CM . . . . Volume XVII Number 20. . . .January 28th, 2010.
Toronto, ON: Napoleon, 2010.
138 pp., pbk., $9.95.
Jesuits-Missions - Juvenile fiction.
Indians of North America - Juvenile fiction.
Grades 3-6 / Ages 8-11.
Review by Kris Rothstein.
*** / 4
Before he settled beneath his canoe roof, Etienne studied the faces of his fellow travellers in the firelight. The smoke from their pipes lay above their heads like a storm cloud. Amid their tang of sweat and tobacco and loud belches, they boasted of trades and troubles. These men of the woods were nothing like he had expected.
Neither is this journey, he thought, bitten by bugs, scorched by the sun, and sick from the motion.
Ten-year-old Etienne, a farmer's son in seventeenth century New France, yearns for adventure and excitement. He makes a rash decision to secretly trade places with an orphan who is being sent as an apprentice to the isolated Jesuit mission of Sainte Marie. Etienne is overjoyed to be on the road with Voyageurs, but the journey includes terrible hardships and, understandably, Etienne starts to wonder why he left his parents and home. But he is convinced that his destiny is to be a great adventurer and explorer, and he can't wait to get started. In Sainte Marie, he learns about the Jesuit lifestyle and enjoys being apprenticed to an herbalist. He also befriends members of the Huron community of converts at the mission, especially a boy of his own age called Thomas. Etienne survives an attack on the Huron village by Iroquois warriors and is accepted into the Huron community for his brave deeds. He then decides it is time to return home and also helps Thomas escape to a safer life with allies in the south.
The historical details of this story are extremely well integrated into the flow of the narrative, and none of the descriptions or events ever seem tacked on or inserted to give the book more educational appeal. Warbird presents a lively, well-rounded and intricate view of seventeenth century life. It is a fast-moving book which covers a lot of ground and is never boring. But even in this short novel, there are chapters with more thought and description than action, and the combination of all of these elements produces a story which is very well paced.
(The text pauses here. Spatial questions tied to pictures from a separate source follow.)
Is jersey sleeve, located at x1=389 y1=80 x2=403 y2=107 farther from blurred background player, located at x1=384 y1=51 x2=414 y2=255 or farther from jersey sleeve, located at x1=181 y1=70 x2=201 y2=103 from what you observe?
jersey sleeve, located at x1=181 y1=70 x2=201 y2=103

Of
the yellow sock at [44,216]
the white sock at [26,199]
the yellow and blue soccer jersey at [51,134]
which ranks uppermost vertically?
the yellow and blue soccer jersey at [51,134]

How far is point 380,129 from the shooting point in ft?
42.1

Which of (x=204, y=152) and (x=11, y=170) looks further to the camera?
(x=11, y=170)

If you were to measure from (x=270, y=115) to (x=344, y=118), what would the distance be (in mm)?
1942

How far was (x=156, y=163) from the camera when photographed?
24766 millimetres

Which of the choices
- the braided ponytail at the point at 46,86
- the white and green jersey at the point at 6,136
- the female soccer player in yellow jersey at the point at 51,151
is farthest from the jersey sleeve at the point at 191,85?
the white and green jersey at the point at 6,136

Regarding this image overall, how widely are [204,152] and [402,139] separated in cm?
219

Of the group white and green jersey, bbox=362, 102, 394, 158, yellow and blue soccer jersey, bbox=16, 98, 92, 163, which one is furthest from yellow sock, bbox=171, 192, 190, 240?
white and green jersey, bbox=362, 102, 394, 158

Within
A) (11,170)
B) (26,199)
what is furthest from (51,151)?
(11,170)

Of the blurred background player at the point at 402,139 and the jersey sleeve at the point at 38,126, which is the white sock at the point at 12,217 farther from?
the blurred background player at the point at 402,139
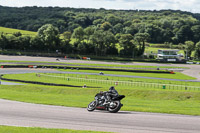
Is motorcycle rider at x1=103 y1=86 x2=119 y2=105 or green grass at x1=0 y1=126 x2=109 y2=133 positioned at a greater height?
motorcycle rider at x1=103 y1=86 x2=119 y2=105

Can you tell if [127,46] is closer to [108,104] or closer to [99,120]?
[108,104]

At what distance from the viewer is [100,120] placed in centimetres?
2102

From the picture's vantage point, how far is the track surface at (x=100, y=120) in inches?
743

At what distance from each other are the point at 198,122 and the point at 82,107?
10435 mm

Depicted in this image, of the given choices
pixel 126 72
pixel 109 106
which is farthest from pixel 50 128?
pixel 126 72

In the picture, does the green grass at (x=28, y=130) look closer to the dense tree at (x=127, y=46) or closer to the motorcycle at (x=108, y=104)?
the motorcycle at (x=108, y=104)

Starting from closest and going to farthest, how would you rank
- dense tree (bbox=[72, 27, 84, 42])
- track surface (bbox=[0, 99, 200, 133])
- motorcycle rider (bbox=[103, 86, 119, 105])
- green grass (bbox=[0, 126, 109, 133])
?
green grass (bbox=[0, 126, 109, 133])
track surface (bbox=[0, 99, 200, 133])
motorcycle rider (bbox=[103, 86, 119, 105])
dense tree (bbox=[72, 27, 84, 42])

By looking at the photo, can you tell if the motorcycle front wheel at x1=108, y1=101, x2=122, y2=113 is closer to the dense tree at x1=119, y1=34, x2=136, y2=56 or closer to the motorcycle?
the motorcycle

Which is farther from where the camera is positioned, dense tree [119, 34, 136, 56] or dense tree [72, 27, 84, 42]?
dense tree [72, 27, 84, 42]

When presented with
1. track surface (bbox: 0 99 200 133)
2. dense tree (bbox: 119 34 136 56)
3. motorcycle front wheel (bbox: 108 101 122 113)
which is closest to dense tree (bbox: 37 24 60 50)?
dense tree (bbox: 119 34 136 56)

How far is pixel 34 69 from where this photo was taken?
94250 millimetres

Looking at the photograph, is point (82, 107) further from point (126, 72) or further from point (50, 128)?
point (126, 72)

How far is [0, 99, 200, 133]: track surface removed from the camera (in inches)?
743

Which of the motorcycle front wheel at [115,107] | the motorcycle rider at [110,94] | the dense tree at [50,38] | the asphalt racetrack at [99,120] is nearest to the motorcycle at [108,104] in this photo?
the motorcycle front wheel at [115,107]
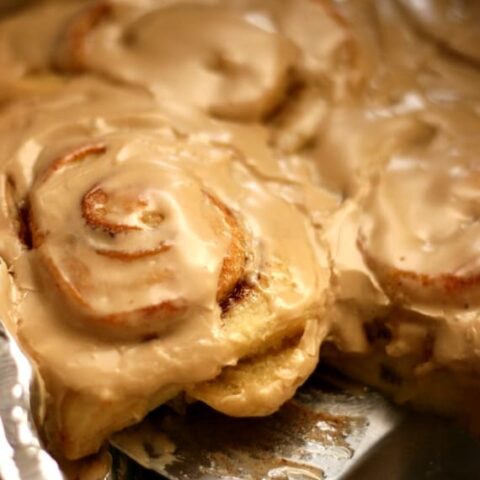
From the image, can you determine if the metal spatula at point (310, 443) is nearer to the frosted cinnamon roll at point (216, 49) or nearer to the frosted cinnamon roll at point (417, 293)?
the frosted cinnamon roll at point (417, 293)

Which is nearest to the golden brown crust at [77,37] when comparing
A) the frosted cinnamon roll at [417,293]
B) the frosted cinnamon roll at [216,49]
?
the frosted cinnamon roll at [216,49]

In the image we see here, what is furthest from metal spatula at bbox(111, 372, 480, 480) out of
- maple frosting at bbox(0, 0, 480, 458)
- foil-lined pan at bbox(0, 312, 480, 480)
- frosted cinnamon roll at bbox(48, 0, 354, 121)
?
frosted cinnamon roll at bbox(48, 0, 354, 121)

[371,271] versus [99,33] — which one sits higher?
[99,33]

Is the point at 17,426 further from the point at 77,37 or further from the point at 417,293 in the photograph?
the point at 77,37

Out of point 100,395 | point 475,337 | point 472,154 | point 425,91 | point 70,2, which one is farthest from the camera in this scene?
point 70,2

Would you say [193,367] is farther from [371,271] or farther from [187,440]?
[371,271]

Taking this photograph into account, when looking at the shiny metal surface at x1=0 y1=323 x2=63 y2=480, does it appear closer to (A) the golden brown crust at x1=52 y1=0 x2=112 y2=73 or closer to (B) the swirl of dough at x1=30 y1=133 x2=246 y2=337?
(B) the swirl of dough at x1=30 y1=133 x2=246 y2=337

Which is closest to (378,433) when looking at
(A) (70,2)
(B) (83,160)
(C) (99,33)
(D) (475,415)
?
(D) (475,415)
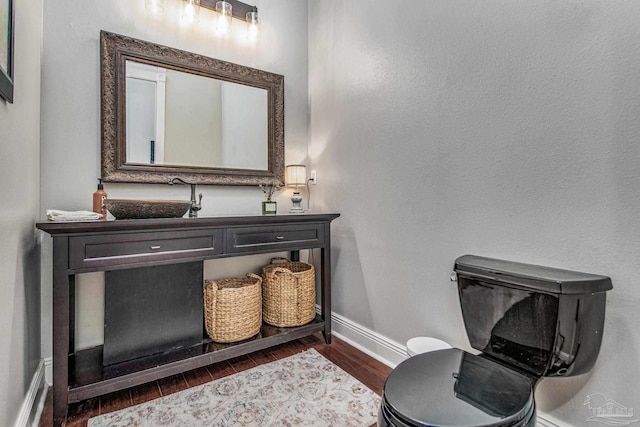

Such a young hero is difficult to imagine now, but, in the context of a time when children were expected to do much at a tender age, it does make sense and feels credible.
Warbird is primarily a story of adventure and friendship, but when it does address issues of First Nations culture, religion and history, it does so in a very even and respectful manner. Etienne, himself, has no particular thoughts on religion - he is just interested in learning about different people and traditions. He gives respect to those who deserve it, regardless of their background. Some of the missionaries he meets are kind and considerate characters while others are strict, harsh and unforgiving. He isn't worried about the judgements of the religious community and is more sympathetic to his Huron friends than the priests who want to control them. He encourages his friends to disregard Jesuit demands for them to destroy ceremonial items, like their drums, and is proud to dance with his friends even though it is forbidden. The Huron are portrayed in a positive light because they are Etienne's friends, while the threatening Iroquois are fierce warmongers. It is not really within the scope of this short book to comment on the bigger issues involved with contact and conversion, but Jennifer Maruno's light touch communicates more effectively than many other authors who try harder to make specific arguments.
Warbird isn't one of those magical books that absorbs the reader completely and begs to be reread, but it is a very fun adventure story with convincing period details, a strong main character and a lot of historical interest.
Kris Rothstein is a children's book agent and reviewer in Vancouver, BC.